The complaint also alleged that Garcia said, “I can’t stand that bitch. I’m going to get rid of her. I can’t believe we are paying her.”
Garcia didn’t comment on the allegations in May, saying they were a personnel matter.
Two sources who attended that bargaining meeting told the Review-Journal they witnessed the simulated kick. One of them said he heard the remark Garcia made about the woman.
After the alleged incidents, school district officials banned Garcia from further labor talks between school police and district personnel. Negotiations are still under way. The four-year police contract expired June 30.
Garcia has been criticized by Phil Gervasi, president of the district’s Police Officers Association, for his actions at the May bargaining session.
On Friday, Gervasi toned down his criticism but did suggest that Garcia’s recent actions led to him being forced out of the district.
“The superintendent took the bull by the horns and made a decision that was good for the district and Hector Garcia,” Gervasi said.
Garcia and Rulffes denied the incident in May played any role in Garcia’s resignation.
“This was all done on his own volition,” Rulffes said. “It’s a positive departure. We’re appreciative of what he’s done.”
Gervasi said he harbors no ill will toward Garcia and he wishes him well in his educational endeavors.
He said his criticism of Garcia had nothing to do with the labor talks. He also doesn’t want Garcia’s job, he said.
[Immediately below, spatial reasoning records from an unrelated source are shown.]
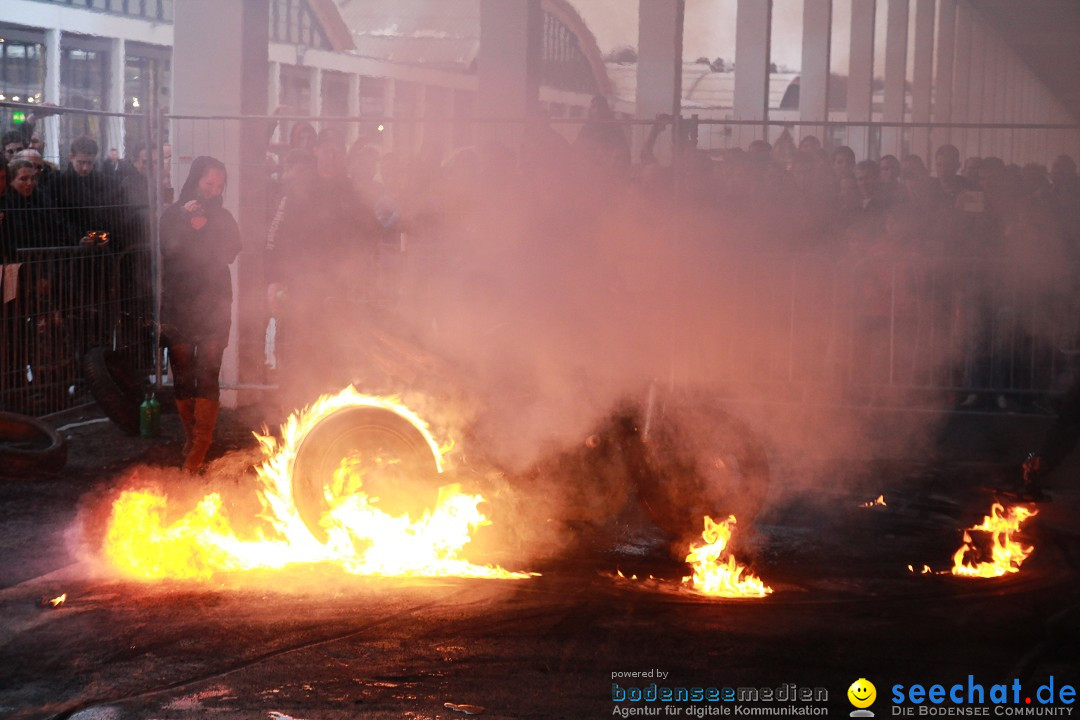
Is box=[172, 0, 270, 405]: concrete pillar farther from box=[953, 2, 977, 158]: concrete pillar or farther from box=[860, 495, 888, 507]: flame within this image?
box=[953, 2, 977, 158]: concrete pillar

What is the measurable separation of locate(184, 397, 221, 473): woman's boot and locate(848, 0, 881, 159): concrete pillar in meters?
24.4

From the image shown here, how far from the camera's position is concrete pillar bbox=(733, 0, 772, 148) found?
21.0 meters

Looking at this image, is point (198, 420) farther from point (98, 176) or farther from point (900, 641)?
point (900, 641)

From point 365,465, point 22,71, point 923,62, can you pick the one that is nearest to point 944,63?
point 923,62

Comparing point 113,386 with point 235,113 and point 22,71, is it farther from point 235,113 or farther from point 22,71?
point 22,71

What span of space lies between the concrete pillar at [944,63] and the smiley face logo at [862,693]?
1252 inches

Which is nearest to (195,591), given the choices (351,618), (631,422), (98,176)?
(351,618)

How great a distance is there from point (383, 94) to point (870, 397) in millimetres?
35629

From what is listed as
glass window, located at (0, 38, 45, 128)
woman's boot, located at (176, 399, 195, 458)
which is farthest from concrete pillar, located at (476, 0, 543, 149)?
glass window, located at (0, 38, 45, 128)

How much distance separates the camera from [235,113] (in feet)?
35.1

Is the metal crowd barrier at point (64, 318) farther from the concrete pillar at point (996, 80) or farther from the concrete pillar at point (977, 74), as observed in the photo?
the concrete pillar at point (996, 80)

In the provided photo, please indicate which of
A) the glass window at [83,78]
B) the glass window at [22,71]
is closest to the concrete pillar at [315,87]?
the glass window at [83,78]

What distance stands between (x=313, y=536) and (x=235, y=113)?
5.72 meters

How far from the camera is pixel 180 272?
8.15 m
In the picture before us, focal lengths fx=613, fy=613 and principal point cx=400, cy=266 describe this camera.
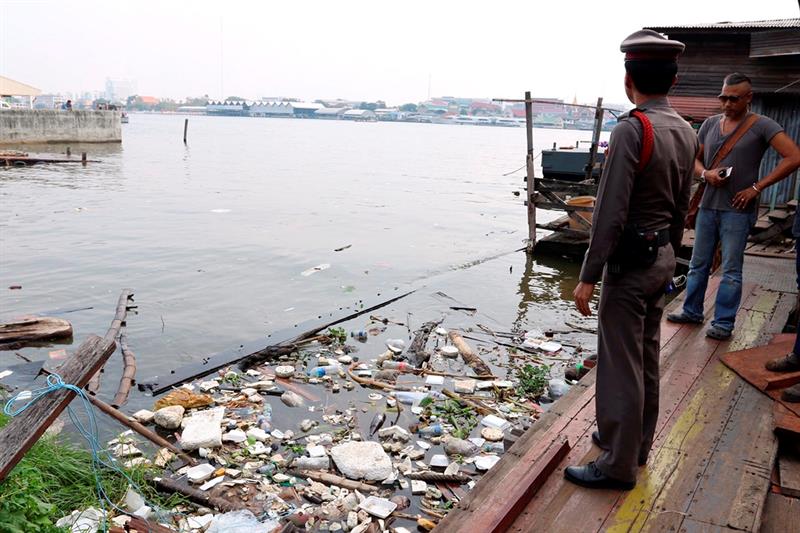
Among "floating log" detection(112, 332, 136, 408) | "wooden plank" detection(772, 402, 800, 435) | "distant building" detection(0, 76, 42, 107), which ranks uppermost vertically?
"distant building" detection(0, 76, 42, 107)

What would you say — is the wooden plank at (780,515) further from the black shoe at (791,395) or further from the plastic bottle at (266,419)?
the plastic bottle at (266,419)

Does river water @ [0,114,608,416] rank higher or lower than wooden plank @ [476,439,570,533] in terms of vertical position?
lower

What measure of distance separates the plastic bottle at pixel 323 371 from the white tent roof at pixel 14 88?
2512 inches

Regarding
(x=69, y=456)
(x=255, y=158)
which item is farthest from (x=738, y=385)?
(x=255, y=158)

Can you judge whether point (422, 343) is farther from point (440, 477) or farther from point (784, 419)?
point (784, 419)

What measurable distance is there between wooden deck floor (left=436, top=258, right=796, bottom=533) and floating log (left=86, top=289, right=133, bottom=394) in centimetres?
584

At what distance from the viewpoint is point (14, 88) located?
198 feet

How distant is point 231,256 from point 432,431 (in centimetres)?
1095

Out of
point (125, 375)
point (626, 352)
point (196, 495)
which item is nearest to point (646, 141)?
point (626, 352)

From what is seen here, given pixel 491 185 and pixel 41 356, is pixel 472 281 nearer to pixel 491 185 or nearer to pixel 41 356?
pixel 41 356

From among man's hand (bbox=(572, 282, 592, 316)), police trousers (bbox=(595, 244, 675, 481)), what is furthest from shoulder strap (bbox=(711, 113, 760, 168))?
man's hand (bbox=(572, 282, 592, 316))

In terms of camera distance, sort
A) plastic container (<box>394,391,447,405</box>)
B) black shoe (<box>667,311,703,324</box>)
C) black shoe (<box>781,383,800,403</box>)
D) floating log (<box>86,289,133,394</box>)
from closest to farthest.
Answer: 1. black shoe (<box>781,383,800,403</box>)
2. black shoe (<box>667,311,703,324</box>)
3. plastic container (<box>394,391,447,405</box>)
4. floating log (<box>86,289,133,394</box>)

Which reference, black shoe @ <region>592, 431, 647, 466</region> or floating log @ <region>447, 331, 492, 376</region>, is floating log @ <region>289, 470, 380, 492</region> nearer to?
black shoe @ <region>592, 431, 647, 466</region>

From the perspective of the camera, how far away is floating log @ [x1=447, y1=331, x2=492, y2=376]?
27.3ft
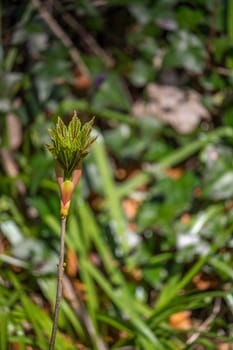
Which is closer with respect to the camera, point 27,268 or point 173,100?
point 27,268

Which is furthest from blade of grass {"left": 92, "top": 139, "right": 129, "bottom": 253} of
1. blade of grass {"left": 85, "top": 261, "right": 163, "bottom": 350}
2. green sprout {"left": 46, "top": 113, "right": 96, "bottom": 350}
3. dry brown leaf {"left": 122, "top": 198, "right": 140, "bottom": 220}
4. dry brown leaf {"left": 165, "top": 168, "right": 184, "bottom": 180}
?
green sprout {"left": 46, "top": 113, "right": 96, "bottom": 350}

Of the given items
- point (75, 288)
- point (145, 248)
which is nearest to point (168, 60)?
point (145, 248)

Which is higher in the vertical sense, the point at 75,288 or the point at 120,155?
the point at 120,155

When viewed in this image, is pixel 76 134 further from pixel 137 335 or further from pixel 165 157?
pixel 165 157

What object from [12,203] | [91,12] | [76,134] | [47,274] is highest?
[91,12]

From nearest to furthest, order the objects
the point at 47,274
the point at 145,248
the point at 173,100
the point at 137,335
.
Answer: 1. the point at 137,335
2. the point at 47,274
3. the point at 145,248
4. the point at 173,100

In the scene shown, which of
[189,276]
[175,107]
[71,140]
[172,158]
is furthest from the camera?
[175,107]

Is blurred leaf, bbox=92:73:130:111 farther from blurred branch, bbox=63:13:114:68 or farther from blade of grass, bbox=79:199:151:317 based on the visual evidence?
blade of grass, bbox=79:199:151:317

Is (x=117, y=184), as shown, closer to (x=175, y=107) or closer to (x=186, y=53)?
(x=175, y=107)

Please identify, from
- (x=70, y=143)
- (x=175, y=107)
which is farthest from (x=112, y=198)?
(x=70, y=143)
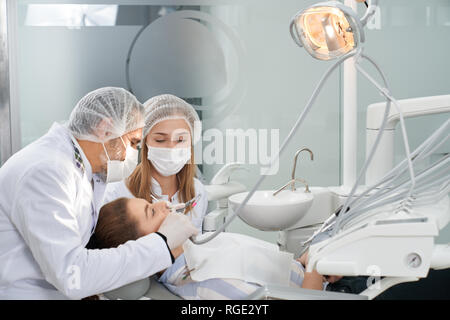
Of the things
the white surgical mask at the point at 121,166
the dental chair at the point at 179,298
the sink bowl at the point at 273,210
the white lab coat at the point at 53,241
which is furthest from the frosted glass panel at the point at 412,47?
the white lab coat at the point at 53,241

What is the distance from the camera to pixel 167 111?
1.75m

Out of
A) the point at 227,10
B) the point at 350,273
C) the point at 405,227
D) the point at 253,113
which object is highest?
the point at 227,10

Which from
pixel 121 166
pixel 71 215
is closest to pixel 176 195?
pixel 121 166

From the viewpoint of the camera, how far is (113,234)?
134cm

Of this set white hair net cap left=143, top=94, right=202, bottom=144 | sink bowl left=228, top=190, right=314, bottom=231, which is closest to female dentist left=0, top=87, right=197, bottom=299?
white hair net cap left=143, top=94, right=202, bottom=144

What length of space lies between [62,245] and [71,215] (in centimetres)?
8

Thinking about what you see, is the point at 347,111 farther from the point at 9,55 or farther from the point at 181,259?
the point at 9,55

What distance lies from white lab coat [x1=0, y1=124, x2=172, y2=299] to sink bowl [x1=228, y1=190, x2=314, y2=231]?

The district’s police agency has about 165 officers. During the school year, two officers are placed at each high school each school day. Middle school principals with at least 1,565 students on their campus can request that an officer be stationed at their school as well.
Garcia said he will attend Argosy University in Tampa, Fla., to complete a dissertation on succession planning in the subject of organizational leadership.
He said he wants to be a college professor of psychology or organizational leadership.
Garcia has held several administrative positions at school police departments in Florida.